According to the most recent data from HM Revenue & Customs, there are more than 13m Isas currently open.
Investors aged 65 and over hold the lion’s share of Isa assets, each with an average of £34,000 invested across both stocks and shares and cash products.
But while Isas offer valuable benefits during an investor’s lifetime (such as no tax to pay on any income or capital gains made from your Isa investments), many Isa holders will not be aware that ISAs are subject to inheritance tax (IHT) like everything else.
As a reminder, the first £325,000 of an individual’s estate is currently inheritance tax-free, but everything over this threshold will be taxed at 40 per cent. This can be particularly concerning for investors who have accumulated large sums in Isas over the years.
Isa transfers between spouses
Until very recently, spouses lost tax benefits on any Isas left to them by their late husband or wife. However, the December 2014 Autumn Statement gave spouses an additional one-off allowance that would allow them to re-invest up to the amount of ISA their spouse had built up and thereby retain the tax benefits in their own name.
Surviving spouses don’t even need to be left the Isa – they can just make a new investment up to the limit of what their spouse had invested, which is a significant benefit. Spouses are also given the option to change the Isa provider upon transfer, rather than being obliged to continue using the same Isa manager, and holding the previous assets, as the deceased.
Not every estate will benefit from the new rules however, which means that some clients with significant Isa holdings could face a dilemma. On the one hand, they could keep their Isa money invested, continuing to get tax-free growth and income but recognising that IHT would have an effect on the value of their estate when they die.

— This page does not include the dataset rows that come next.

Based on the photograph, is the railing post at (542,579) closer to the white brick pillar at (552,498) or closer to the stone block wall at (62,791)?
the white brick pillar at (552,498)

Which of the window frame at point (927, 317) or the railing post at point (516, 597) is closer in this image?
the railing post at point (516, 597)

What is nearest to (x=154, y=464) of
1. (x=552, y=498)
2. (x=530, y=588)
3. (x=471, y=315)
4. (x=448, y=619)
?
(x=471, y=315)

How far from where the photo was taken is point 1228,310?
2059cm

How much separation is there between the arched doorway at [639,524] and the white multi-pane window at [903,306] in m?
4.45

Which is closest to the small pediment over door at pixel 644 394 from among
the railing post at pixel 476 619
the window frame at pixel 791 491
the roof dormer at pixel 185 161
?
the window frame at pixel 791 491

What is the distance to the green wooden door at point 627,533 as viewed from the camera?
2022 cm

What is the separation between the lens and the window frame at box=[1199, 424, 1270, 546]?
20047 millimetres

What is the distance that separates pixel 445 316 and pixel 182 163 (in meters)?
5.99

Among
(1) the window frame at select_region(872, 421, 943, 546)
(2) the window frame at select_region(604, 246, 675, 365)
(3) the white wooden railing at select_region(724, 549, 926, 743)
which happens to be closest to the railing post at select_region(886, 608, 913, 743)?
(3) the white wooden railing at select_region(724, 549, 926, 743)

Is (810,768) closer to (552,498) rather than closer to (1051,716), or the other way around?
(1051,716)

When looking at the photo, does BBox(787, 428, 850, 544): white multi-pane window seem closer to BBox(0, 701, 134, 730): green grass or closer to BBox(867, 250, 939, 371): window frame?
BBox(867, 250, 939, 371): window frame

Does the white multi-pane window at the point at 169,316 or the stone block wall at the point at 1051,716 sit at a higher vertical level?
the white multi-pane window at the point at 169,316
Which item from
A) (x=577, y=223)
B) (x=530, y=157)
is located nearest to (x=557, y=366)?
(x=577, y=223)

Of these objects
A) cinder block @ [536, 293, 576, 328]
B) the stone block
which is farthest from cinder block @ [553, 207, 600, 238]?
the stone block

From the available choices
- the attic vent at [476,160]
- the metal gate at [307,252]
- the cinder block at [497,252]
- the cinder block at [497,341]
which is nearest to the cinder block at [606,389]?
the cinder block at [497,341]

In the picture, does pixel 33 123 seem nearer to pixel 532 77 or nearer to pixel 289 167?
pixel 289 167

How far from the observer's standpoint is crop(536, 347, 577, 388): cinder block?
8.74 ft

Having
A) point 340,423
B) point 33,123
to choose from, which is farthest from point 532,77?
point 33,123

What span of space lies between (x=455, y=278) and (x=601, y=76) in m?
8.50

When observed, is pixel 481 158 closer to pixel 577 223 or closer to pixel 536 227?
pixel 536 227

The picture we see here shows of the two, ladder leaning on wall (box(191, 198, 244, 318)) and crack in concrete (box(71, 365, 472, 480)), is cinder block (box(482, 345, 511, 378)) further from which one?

On the other, they could choose to plan for their estate by reducing the amount liable to inheritance tax; for example, gifting, or cashing out the Isa (and losing the Isa tax benefits) and moving the proceeds into trust. But neither of these options is necessarily going to be a satisfactory one for the investor.
Once a gift has been made, it takes seven years before it falls outside of the client’s taxable estate. In addition, every tax year, clients can make a single lump sum gift of up to £3,000. This gift is known as the ‘annual exemption’.
If the annual exemption isn’t used in one tax year it can be carried over to the next, but the maximum exemption is £6,000. But for those clients likely to leave behind a larger inheritance tax bill, giving away small amounts is likely to have little effect.